The 15-item geriatric depression Scale-15 (GDS-15)
The Chinese version of the 15-item Geriatric Depression Scale (GDS-15) was used. It has been validated in Chinese populations with a test-retest reliability coefficient of 0.728 and a Cronbach’s α coefficient of 0.79 for a score range of 0–15 [22]. The recommended cut-off score of 5 was used in our study to identify participants with depressive symptoms (GDS-15 Score ≥ 5) and those without (GDS-15 Score < 5) [23]. Higher scores indicate more depressive symptoms are present.
Procedures
Telephone invitations of the survey were made to all eligible residents of the four selected RCHs. Only those who consented to participate and signed a written informed consent were interviewed. The sociodemographic information questionnaire, MoCA and GDS-15 were filled out by trained researchers in an electronic form using a tablet or smartphone on site while interviewing participants.

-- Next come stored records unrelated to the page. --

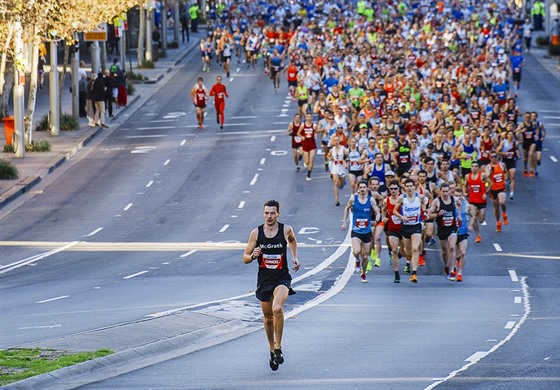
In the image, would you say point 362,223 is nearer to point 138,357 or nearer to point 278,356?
point 138,357

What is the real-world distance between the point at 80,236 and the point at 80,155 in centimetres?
1309

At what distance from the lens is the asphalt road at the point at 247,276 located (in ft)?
51.4

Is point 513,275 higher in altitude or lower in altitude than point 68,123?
higher

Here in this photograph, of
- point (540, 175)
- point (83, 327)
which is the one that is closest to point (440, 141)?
point (540, 175)

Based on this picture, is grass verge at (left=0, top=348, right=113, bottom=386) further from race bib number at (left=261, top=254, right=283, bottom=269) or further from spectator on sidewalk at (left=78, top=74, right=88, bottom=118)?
spectator on sidewalk at (left=78, top=74, right=88, bottom=118)

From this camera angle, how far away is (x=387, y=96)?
46.1m

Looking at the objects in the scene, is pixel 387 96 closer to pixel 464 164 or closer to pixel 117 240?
pixel 464 164

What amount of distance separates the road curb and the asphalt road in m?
0.24

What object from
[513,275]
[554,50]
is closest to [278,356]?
[513,275]

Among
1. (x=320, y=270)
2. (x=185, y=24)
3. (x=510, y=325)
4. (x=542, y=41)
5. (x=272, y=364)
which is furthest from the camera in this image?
(x=185, y=24)

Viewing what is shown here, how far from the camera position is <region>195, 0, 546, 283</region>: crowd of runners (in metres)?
24.5

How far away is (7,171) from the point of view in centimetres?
3719

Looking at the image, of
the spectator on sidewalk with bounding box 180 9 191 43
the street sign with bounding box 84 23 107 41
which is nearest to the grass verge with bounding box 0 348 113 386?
the street sign with bounding box 84 23 107 41

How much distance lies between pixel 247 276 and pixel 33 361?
9248 millimetres
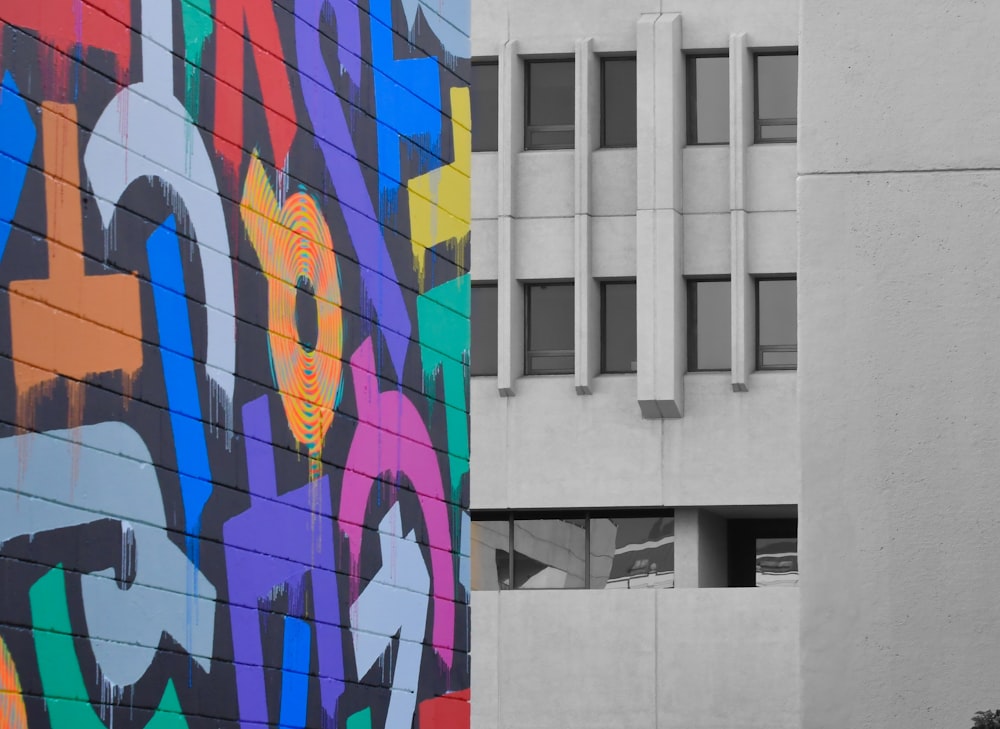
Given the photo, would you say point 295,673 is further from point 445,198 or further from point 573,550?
point 573,550

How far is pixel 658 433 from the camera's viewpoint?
35344 millimetres

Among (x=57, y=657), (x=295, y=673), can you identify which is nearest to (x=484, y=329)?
(x=295, y=673)

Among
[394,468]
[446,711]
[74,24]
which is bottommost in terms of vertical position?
[446,711]

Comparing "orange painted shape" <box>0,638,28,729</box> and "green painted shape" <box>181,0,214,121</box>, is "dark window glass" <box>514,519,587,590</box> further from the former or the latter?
"orange painted shape" <box>0,638,28,729</box>

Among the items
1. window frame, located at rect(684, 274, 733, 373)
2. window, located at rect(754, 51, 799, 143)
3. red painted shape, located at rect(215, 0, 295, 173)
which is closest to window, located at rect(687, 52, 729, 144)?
window, located at rect(754, 51, 799, 143)

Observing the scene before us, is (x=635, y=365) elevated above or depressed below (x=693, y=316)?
below

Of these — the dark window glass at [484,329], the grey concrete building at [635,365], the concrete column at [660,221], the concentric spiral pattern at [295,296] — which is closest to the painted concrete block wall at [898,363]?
the concentric spiral pattern at [295,296]

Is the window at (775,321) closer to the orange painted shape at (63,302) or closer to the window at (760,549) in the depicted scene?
the window at (760,549)

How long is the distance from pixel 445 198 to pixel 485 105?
63.6 ft

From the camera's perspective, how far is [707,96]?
119 feet

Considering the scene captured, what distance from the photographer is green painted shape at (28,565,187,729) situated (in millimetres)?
12117

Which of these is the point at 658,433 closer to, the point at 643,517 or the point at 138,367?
the point at 643,517

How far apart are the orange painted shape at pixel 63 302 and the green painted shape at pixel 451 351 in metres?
4.87

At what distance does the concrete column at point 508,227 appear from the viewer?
117 feet
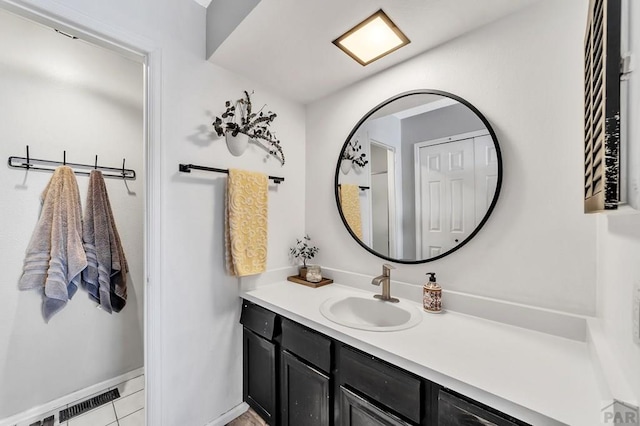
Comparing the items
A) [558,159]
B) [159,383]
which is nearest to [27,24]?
[159,383]

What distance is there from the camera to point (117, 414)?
5.56ft

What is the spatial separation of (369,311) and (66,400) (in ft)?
7.06

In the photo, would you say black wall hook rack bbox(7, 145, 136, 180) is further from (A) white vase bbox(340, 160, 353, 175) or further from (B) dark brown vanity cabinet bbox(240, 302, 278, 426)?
(A) white vase bbox(340, 160, 353, 175)

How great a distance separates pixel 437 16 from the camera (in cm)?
117

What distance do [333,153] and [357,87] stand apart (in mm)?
461

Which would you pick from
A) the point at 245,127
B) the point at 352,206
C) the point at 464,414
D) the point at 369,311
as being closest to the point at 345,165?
the point at 352,206

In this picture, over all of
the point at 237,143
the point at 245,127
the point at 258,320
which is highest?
the point at 245,127

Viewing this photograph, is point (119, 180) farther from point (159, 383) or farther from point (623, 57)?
point (623, 57)

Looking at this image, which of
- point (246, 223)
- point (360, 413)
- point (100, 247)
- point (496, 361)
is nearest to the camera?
point (496, 361)

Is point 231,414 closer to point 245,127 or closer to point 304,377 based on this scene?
point 304,377

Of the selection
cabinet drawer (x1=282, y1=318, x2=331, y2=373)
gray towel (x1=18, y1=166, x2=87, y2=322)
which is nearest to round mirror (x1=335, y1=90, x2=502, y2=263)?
cabinet drawer (x1=282, y1=318, x2=331, y2=373)

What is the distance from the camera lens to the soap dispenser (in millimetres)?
1255

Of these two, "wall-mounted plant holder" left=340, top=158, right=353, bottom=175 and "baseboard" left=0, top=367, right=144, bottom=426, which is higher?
"wall-mounted plant holder" left=340, top=158, right=353, bottom=175

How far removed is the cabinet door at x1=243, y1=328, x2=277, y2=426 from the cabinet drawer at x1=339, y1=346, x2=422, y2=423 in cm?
52
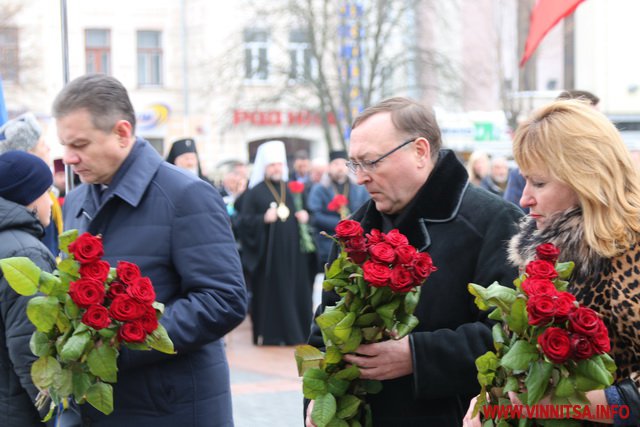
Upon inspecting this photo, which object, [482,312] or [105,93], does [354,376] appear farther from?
[105,93]

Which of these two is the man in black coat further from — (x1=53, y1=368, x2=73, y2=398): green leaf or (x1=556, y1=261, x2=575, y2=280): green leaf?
(x1=53, y1=368, x2=73, y2=398): green leaf

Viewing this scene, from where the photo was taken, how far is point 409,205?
133 inches

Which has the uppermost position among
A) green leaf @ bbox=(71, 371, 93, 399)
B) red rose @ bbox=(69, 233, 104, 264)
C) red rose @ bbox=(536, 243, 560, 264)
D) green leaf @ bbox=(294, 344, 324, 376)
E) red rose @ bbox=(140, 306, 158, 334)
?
red rose @ bbox=(536, 243, 560, 264)

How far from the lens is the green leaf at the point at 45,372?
3.05 m

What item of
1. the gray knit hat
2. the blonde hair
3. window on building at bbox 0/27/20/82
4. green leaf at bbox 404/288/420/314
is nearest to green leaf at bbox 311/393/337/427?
green leaf at bbox 404/288/420/314

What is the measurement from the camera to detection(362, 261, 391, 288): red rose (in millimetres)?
2801

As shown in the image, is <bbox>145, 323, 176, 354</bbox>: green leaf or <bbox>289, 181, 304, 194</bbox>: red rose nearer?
<bbox>145, 323, 176, 354</bbox>: green leaf

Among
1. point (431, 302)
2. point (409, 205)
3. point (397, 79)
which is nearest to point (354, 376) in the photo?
point (431, 302)

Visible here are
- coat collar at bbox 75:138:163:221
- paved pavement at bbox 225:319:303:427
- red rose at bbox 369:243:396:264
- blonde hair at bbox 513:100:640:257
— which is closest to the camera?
blonde hair at bbox 513:100:640:257

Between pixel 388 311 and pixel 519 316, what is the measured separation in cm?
45

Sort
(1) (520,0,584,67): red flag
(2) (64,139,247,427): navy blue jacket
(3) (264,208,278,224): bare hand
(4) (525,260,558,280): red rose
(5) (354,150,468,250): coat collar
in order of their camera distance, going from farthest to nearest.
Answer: (3) (264,208,278,224): bare hand → (1) (520,0,584,67): red flag → (2) (64,139,247,427): navy blue jacket → (5) (354,150,468,250): coat collar → (4) (525,260,558,280): red rose

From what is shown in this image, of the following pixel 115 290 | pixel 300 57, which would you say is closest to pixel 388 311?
pixel 115 290

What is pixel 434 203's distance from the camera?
336cm

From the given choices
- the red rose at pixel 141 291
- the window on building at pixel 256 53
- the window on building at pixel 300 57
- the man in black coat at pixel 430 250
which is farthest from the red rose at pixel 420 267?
the window on building at pixel 256 53
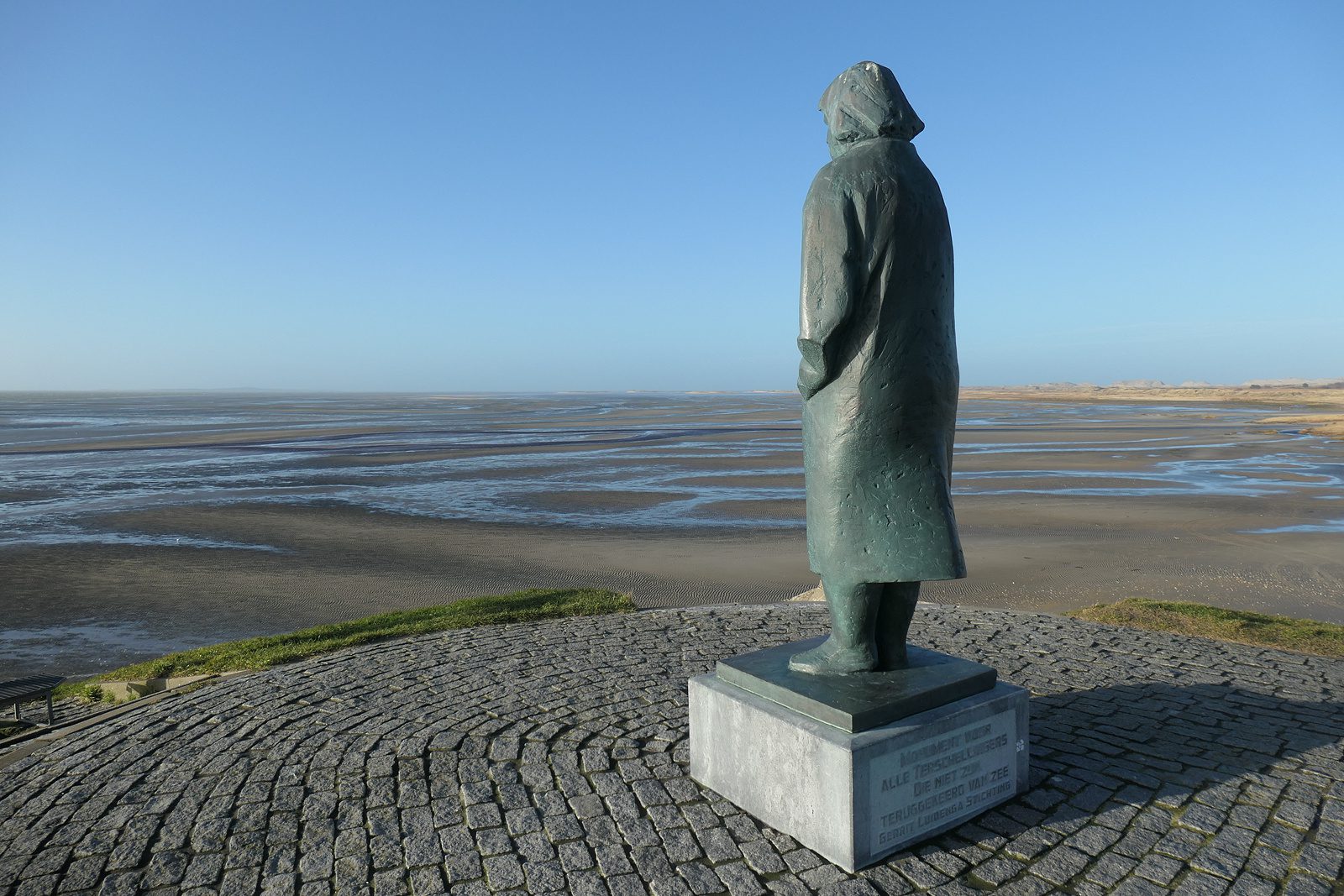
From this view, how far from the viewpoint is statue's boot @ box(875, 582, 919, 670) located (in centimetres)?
458

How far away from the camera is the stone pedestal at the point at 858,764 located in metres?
3.98

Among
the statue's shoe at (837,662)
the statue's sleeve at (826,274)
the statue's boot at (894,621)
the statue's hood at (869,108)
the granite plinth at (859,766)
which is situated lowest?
the granite plinth at (859,766)

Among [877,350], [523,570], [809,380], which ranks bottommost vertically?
[523,570]

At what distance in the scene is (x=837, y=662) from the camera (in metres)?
4.58

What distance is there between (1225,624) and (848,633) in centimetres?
620

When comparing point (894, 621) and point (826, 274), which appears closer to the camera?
point (826, 274)

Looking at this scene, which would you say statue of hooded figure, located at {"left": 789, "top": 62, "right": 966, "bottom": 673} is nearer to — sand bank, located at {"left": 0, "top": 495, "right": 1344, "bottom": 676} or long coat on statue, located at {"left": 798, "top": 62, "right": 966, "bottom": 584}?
long coat on statue, located at {"left": 798, "top": 62, "right": 966, "bottom": 584}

Two researchers were paired together - one was responsible for interviewing the patient and filling out the form, and the other was responsible for overseeing the input of data. They switched positions every other participant. The survey was conducted from January, 2017 to December, 2017.
Statistical analysis
SPSS version 23.0 software was used for statistical analyses. Univariate analysis was used to determine whether there was a significant difference between the mobile device users and non-users living in RCHs in the total MoCA score, the sub-scores of each dimension and the GDS-15 score. Parametric statistical tests were performed for normally distributed data and non-parametric tests for abnormally distributed data. After testing the assumptions for multivariate regression such as presence of linearity between the independent variables and the dependent variable and the absence of multicollinearity between the independent variables, a multivariate linear regression model was used to control for confounding factors such as age, sex, BMI, level of education, monthly income, frequency of socialization and underlying diseases. Mobile device use, age, sex, BMI, level of education, monthly income, frequency of socialization and type of underlying disease were used as the independent variables, and the total MoCA score and the sub-scores of each dimension as dependent variables respectively to analyze the impact of mobile device use on cognitive function. A binary logistic regression model was used to examine the impact of mobile device use on the level of depressive symptoms while adjusting for the confounding factors age, sex, BMI, level of education, monthly income, frequency of socialization and type of underlying disease. In the model, absence of depressive symptoms (GDS-15 score < 5) was assigned the value of “0” while presence of depressive symptoms was assigned the value of “1” (GDS-15 score ≥ 5). P < 0.05 indicates a statistically significant difference.